* _EXTRACT TO READ_
Shallow copy problem.
int main()
{
Vector<int> x;
Vector<int> y(x);
Vector<int> z;
z=x;
}
Version-2 Rule of Three
The rule of three simply stated is: If you define any of the methods Destructor/Copy Constructor/Copy Assignment Operator then you should define all three. When done correctly this resolves the shallow copy problem. Vector
defines the destructor so we also need to define the copy constructor and copy assignment operator.
I see this as an initial attempt at defining the rule of three for vectors very often.
Rule of three second pass
template<typename T>
class Vector
{
std::size_t size;
T* buffer;
Vector(int size = 100)
: size(size)
, buffer(new T[size])
{}
~Vector()
{
delete [] buffer;
}
Vector(Vector const& copy)
: size(copy.size)
, buffer(new T[size])
{
std::copy(copy.buffer, copy.buffer + copy.size, buffer);
}
Vector& operator=(Vector const& copy)
{
return *this;
}
};
Version-3 Lazy Construction of elements.
The problem with the previous version is that it forces initialization of all elements in the buffer immediately. This forces the requirement that members of the Vector
(i.e. type T
) must be default constructable. It also has two efficiency constraints imposed on the Vector:
- You can't pre-allocate space for future members.
- So resizing (larger or smaller) becomes very expensive as each resize requires copy all the elements to the newly re-sized buffer.
- Alternatively pre-creating all the elements you need can also be expensive especially if construction of
T
is expensive.
- The copy constructor is twice as expensive as it should be. Each element must be:
- Default constructed (when the buffer is created).
- Then copy constructed with the value from the source vector.
This attempt improves on that by allowing efficient pre-allocating of space (capacity
) for the buffer. New members are then added by constructing in-place using placement new.

* _RECORDS SUPPLIED_

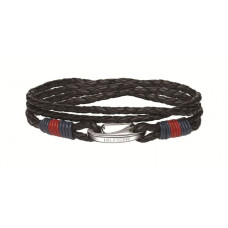 Pulsera Hombre Tommy Hilfiger 2700534 Plata de ley 925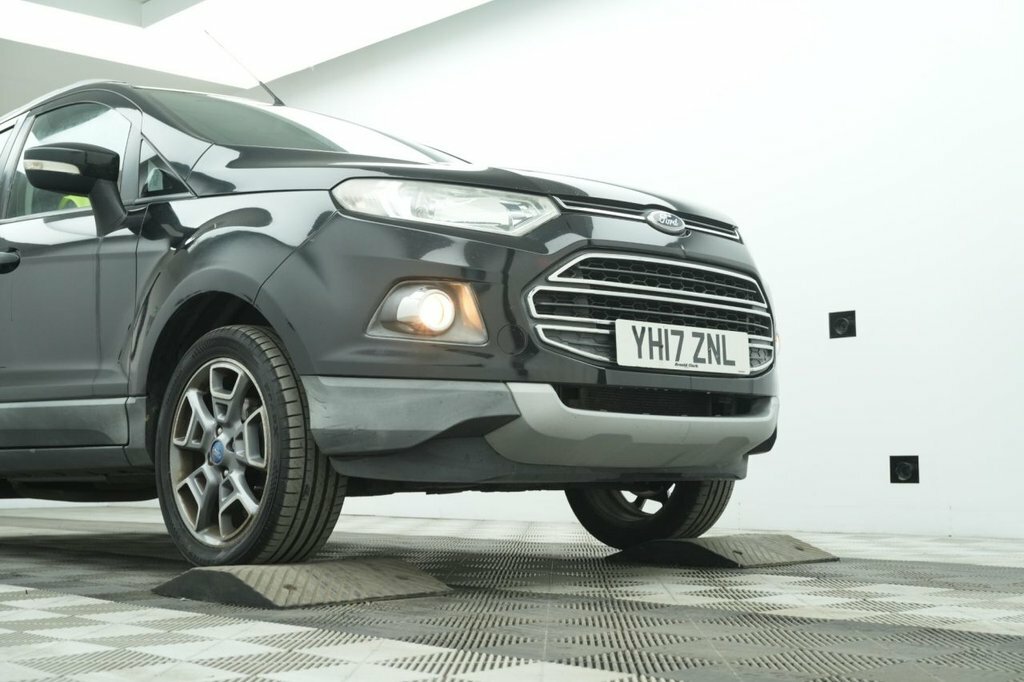 Ford Ecosport 1.5L Titanium Black #5
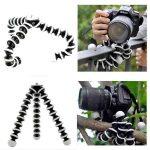 Mini Tripod Stand Large Octopus Flexible Tripod Stand Gorillapod For Mobile Phone Smartphone And Camera Table Desk Mini Tripod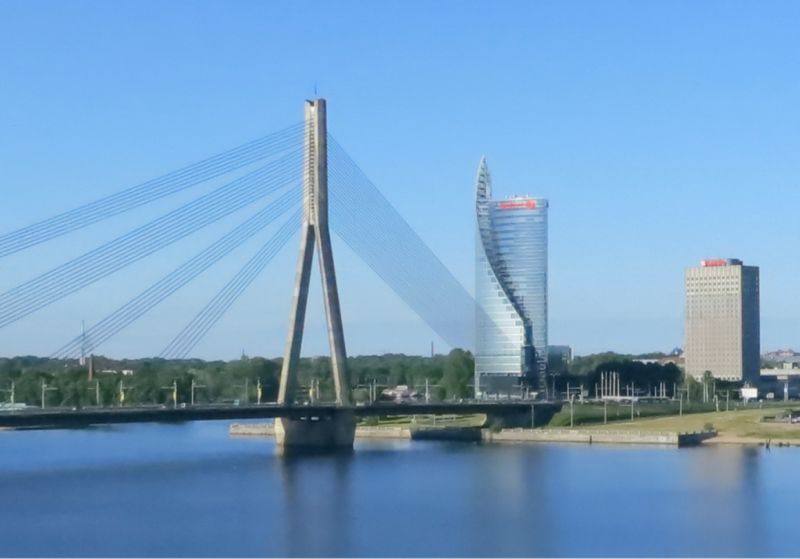 Riga Cruise Port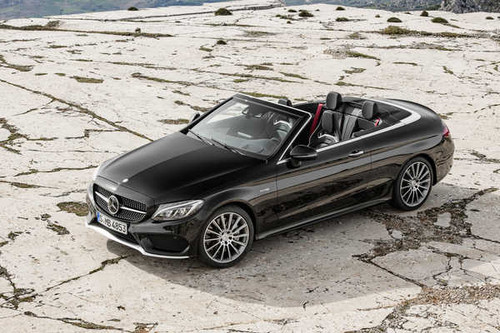 Jual Poster Mercedes Benz AMG 1ZM020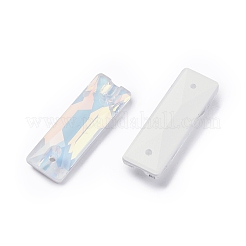 Прямоугольная форма с эффектом мокко&nbsp;RGLA-C001-06A-AM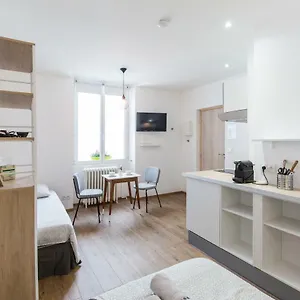  Apartamento Le Pavillon Bleu Francia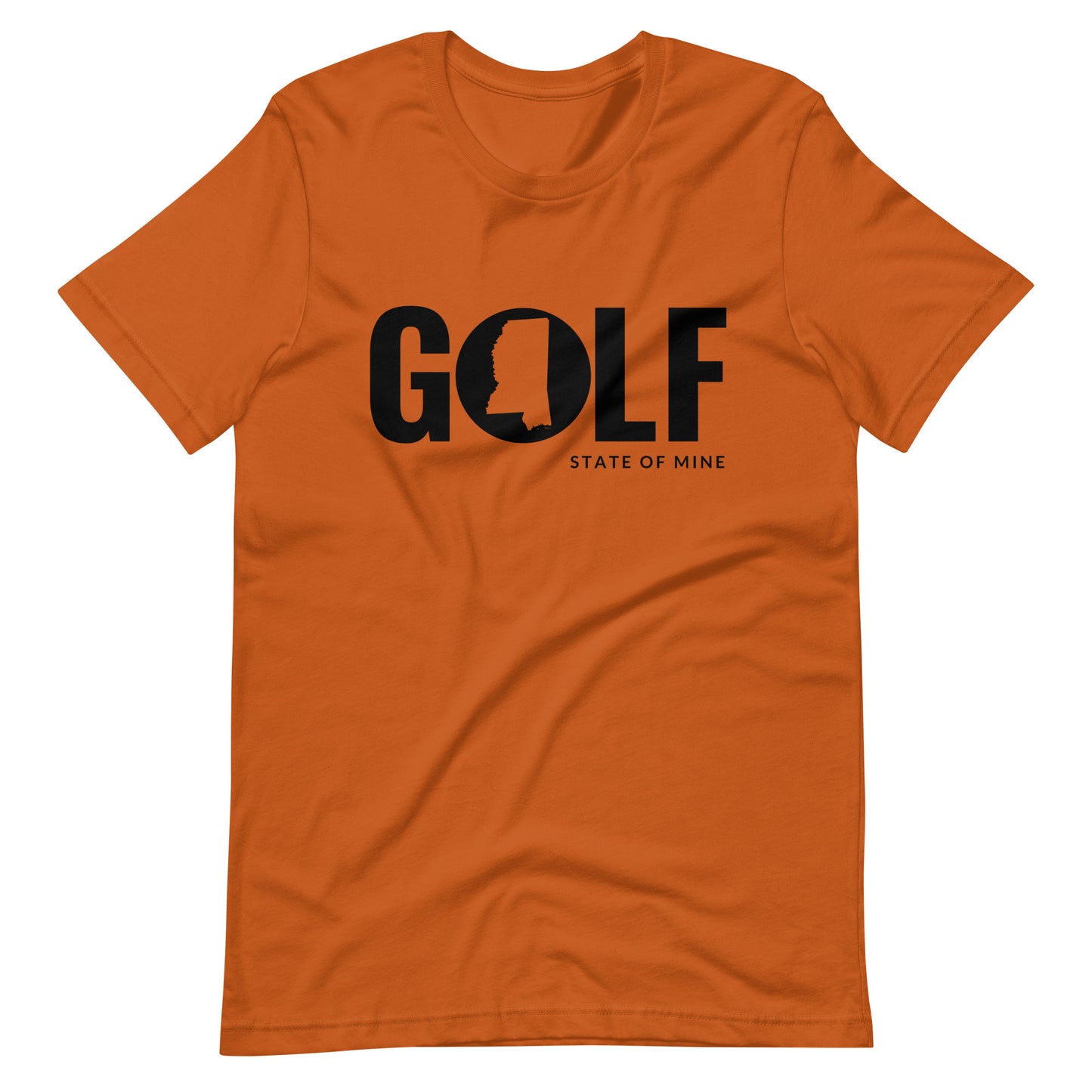 Mississippi Golf State of Mine
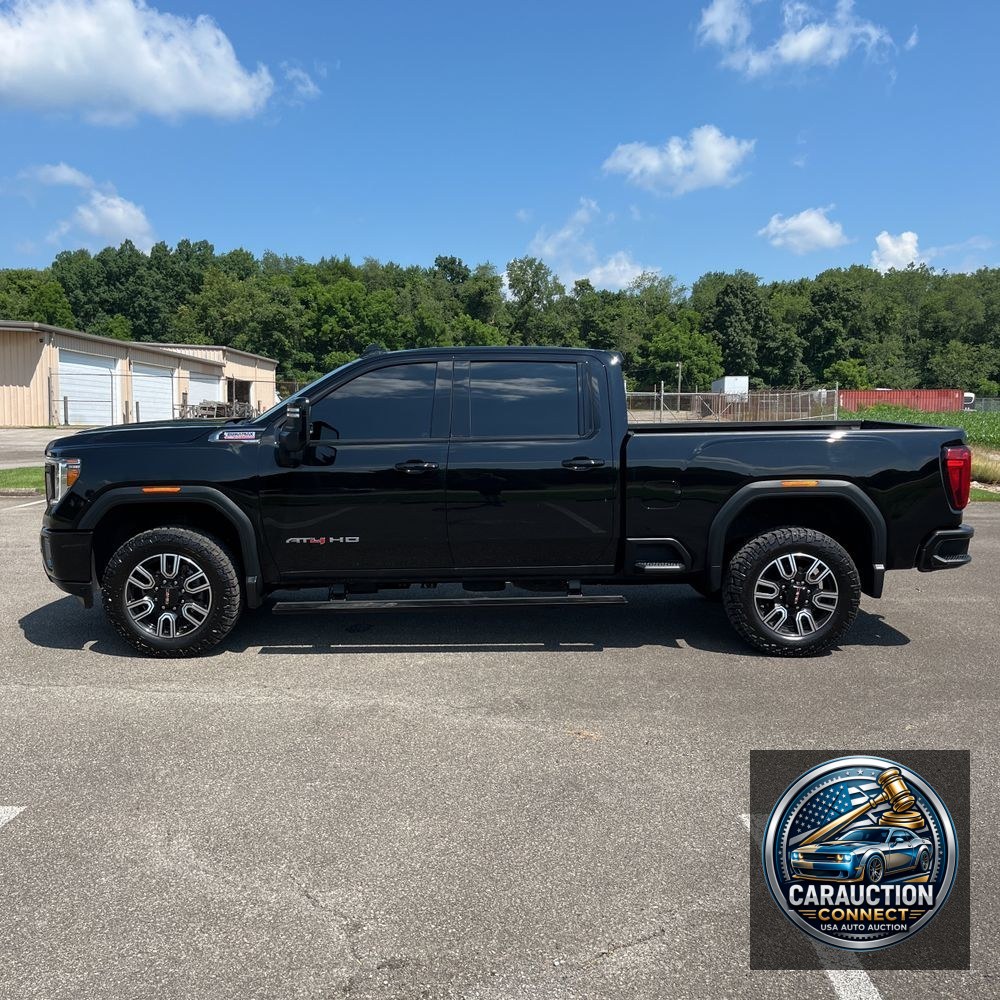 2021 GMC Sierra 2500 AT4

* _TASKS TO COMPLETE_
**a)** In the vector excerpt, how does Version-3 add new members to the buffer?
**b)** Repeat the passage of the vector excerpt from "This attempt improves" to "using placement new.".

* _SOLUTIONS TO THE TASKS_
**a)** It constructs them in place using placement new.

**b)**
This attempt improves on that by allowing efficient pre-allocating of space (capacity
) for the buffer. New members are then added by constructing in-place using placement new.